Linda Evans never fully understood the reach of Dynasty until she arrived in the Australian outback. “I was doing a miniseries at a quite remote location,” she exclusively tells Closer Weekly, on newsstands now. “We got off the plane to refuel at this little airport with nothing but sand and huts. There wasn’t even a building. But all these people ran over shouting, ‘Krystle! Krystle!’ I thought, ‘Oh my God, they’re seeing us everywhere.’”
Few people have ever experienced the worldwide exposure that Linda and her Dynasty costars enjoyed during the show’s 1981 to 1989 run. “You have something that gives you this gift of being loved by the world. And there’s success, money and stardom — which everybody thinks is so important — but the biggest downside is that you lose your freedom,” Linda, 78, explains. “You have absolutely no privacy. That’s the price you pay.”
In the years since leaving Dynasty, Linda has recovered her personal life. Today, she makes her home in the Pacific Northwest, where she lives a largely private existence. She still acts occasionally and often travels to give talks on women’s topics. “I’m very content in my life,” Linda says. “Living up here has been a dream come true.”
Did you always plan to be an actress?
Not at all! In high school, my best friend was up for a commercial, and I went along to keep her company. The director came out and pointed at me. My father had just passed away, and my mom was on Social Security, so it was not possible to say no because the money was good.
Didn’t you meet your future Dynasty costar John Forsythe as a teenage actress?
Yes! They sent me out for [a sitcom] Bachelor Father, starring John. He gave me my first speaking part. I was 15.
A few years later, you played Barbara Stanwyck’s daughter on Big Valley. What was she like?
She was just an exceptional human being. She mentored me and took me under her wing. When my mother passed, Barbara came over and said, ‘Audra’ — that was my character’s name, she never called me Linda — ‘Audra, I will never replace your mother, but I will be your mom now.’ And she really was there for me until she passed.
Did she teach you how to do stunts?
The biggest lesson she taught me was how to be professional, but she loved to do her own stunts. She’d be so excited. She’d say, ‘It’s runaway carriage day!’ Or ‘It’s the burning building day.’ She’d become like a little girl. She’d get so excited.
What else do you remember about your time on Big Valley?
It was an interesting time for me. I had married John Derek. He was a major actor for years, but didn’t want me to work — he only wanted me to work with him. So it was difficult. It was like having two separate lives. But the show itself was wonderful. I have been fortunate to only do TV series with wonderful people.
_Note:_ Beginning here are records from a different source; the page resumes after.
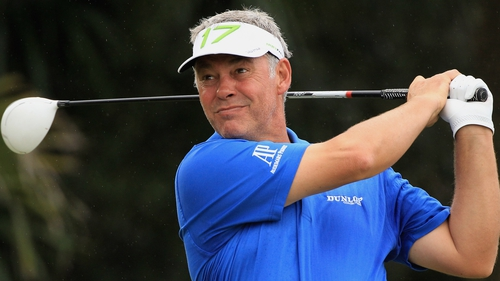 Darren Clarke's career has  nosedived since his Sandwich success last year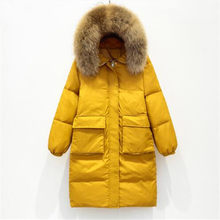 Winter Jacket Women Large Real Raccoon Fur Collar White Duck Down Long Parkas Coat Female Hooded Pockets Snow Outwear(China)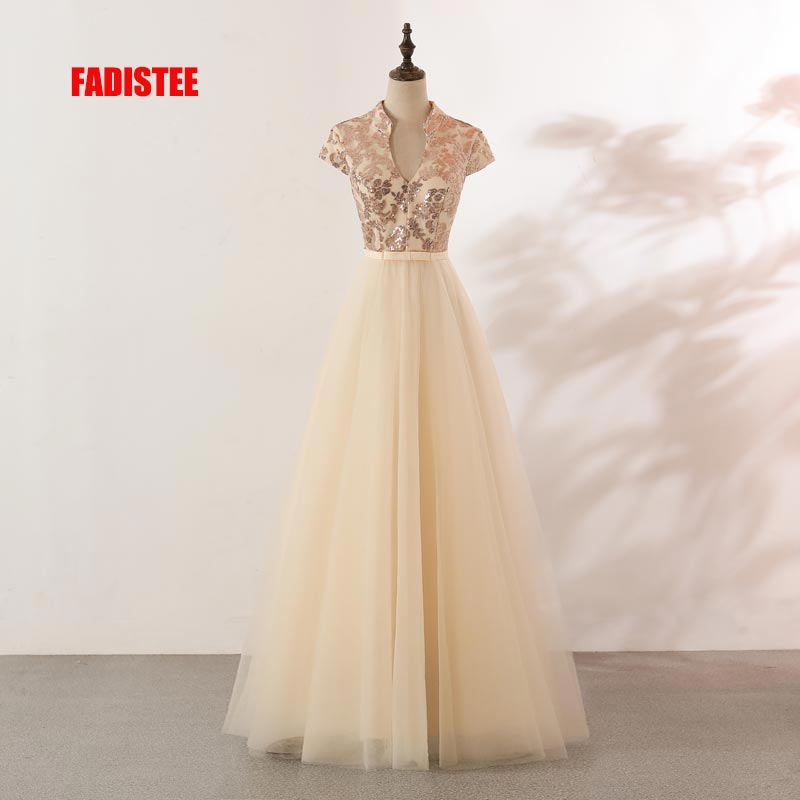 FADISTEE New arrival evening elegant   prom     dresses   Vestido de Festa gown Robe De Soiree lace V-neck sequin champagne   dresses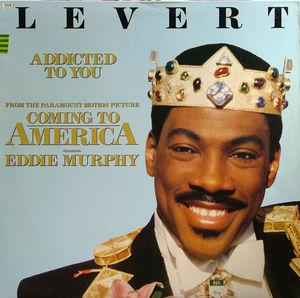 Single Cover Levert - Addicted To You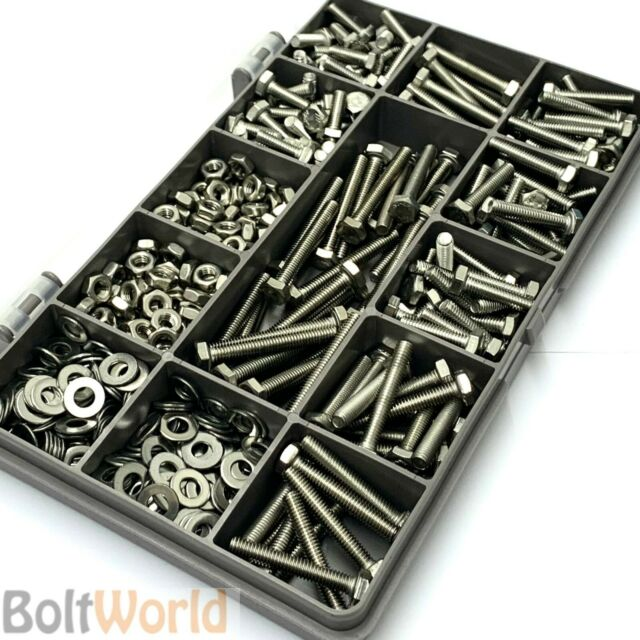 360 ASSORTED PIECE A2 M5 FULLY THREADED BOLTS NUTS WASHERS SCREWS STAINLESS KIT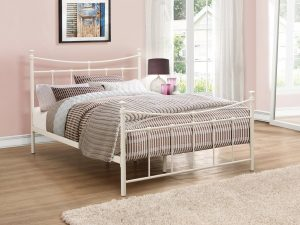 Birlea Emily Cream Bed Frame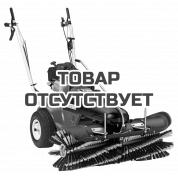 Машина подметально-уборочная Tielbuerger TK48 с двигателем Briggs & Stratton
Which brings us to Dynasty!
I was almost 40, and bless [producer] Aaron Spelling because he chose me at my age instead of someone younger. And also Joan Collins at her age. He took a chance on two so-called older women. It was an absolute dream come true.
Did you and Joan get along?
We never had one personal fight in the nine years we did the show together. It was just that when the camera rolled, they wrote us to beat each other up.
Were those fight scenes fun to film?
Fight scenes are tricky because you have dialogue while all this activity is going on. But I was comfortable with stunts. Joan loves verbal confrontation, not physical, so it was more challenging for her, but she was a trouper. There were always a lot of laughs because it was so absurd.
Do you have a favorite Krystle and Alexis fight scene?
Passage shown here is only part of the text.